Betriebs- und Maschinendaten werden nun bei Schweiger Fulpmes digitalisiert und automatisiert zwischen der ERP-Software abas und dem Shopfloor ausgetauscht. Dabei fungiert bisoftMES als Datendrehkreuz. Das MES sammelt die Daten, verdichtet sie und visualisiert sie als Kennzahlen zum Beispiel für die Fertigungsplanung oder über Dashboards in der Produktionshalle. Herzstück ist dabei die Schnittstelle zu abas. „Nachdem wir definiert hatten, welche Daten von und zum ERP kommuniziert werden müssen, hat gbo die Schnittstelle programmiert und seitdem läuft alles einwandfrei“, resümiert Mussack. Anstatt permanent sämtliche erfassten Daten zu übermitteln, werden auf Basis von Meldeintervallen zwischen abas und bisoftMES lediglich aktuelle Maschinen- und Betriebsdaten übermittelt. Bei der Schnittstelle wurde auf eine REST-Schnittstelle zurückgegriffen, wodurch eine flexible Anpassung der zu übertagenden Daten sichergestellt ist.
Im Rahmen des Digitalisierungsprojekts ist es Schweiger Fulpmes gelungen, die Transparenz in Produktionsprozessen zu erhöhen. „Wir erhalten nun direkt aus den Maschinen exakt die Daten, die wir benötigen“, erklärt Mussack. Dadurch konnte das Unternehmen die Gesamtanlageneffektivität steigern, da Stillstände besser ausgewertet und vermieden werden können. So entstanden etwa an einer CNC-Bearbeitungsmaschine immer wieder für ein paar Sekunden Stillstände, die zwar über die vorherige Maschinendatenerfassung erkannt wurden, aber deren Ursachen unklar blieben. Es stellte sich heraus, dass die Bearbeitungsachsen warteten, bis ein Bauteil auf dem Teller platziert wurde, anstatt sich schon vorher in die korrekte Position zu begeben. Mit einer Änderung an der Programmierung erfolgt dieser Schritt nun während der Platzierung des Bauteils.
Darüber hinaus ist es dem Metallverarbeitungsbetrieb gelungen, die Laufzeiten der Maschinen und Anlagen in der dritten, mannlosen Schicht zu erhöhen. Hier kam es zum Beispiel immer wieder vor, dass Ablageteller in Bearbeitungsmaschinen falsche Angaben zu den auf ihnen abgelegten Bauteilen signalisierten. „bisoftMES hat das Problem behoben.

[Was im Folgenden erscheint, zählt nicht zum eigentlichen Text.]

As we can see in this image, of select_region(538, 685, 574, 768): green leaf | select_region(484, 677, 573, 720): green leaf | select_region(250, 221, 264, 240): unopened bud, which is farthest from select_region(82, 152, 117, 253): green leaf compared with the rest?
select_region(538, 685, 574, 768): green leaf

Allein schon, weil wir die Daten nun übersichtlich als Kennzahlen auf dem Terminal sehen, können wir schneller reagieren“, ergänzt Mussack. „Schließlich stehen viele unserer Werker nicht direkt an der Maschine, sondern bedienen diese von einem digitalen Programmierplatz aus.“
Schweiger Fulpmes setzt bisoftMES mittlerweile in seinen zwei Werkshallen ein. Die Lösung liefert laut Andreas Mussak sehr detaillierten Kennzahlen. Diese will der Entwicklungsleiter nutzen, um etwa die Leistungsentwicklung von Werkzeugen zu ermitteln und damit die Fertigungsplanung in Richtung Predictive Maintenance weiterzuentwickeln. Mussack kann sich zudem gut vorstellen, in Zukunft allen Werkern die benötigten Fertigungsdaten digital zur Verfügung zu stellen, um auf Arbeitsunterweisungen in Papierformat verzichten zu können.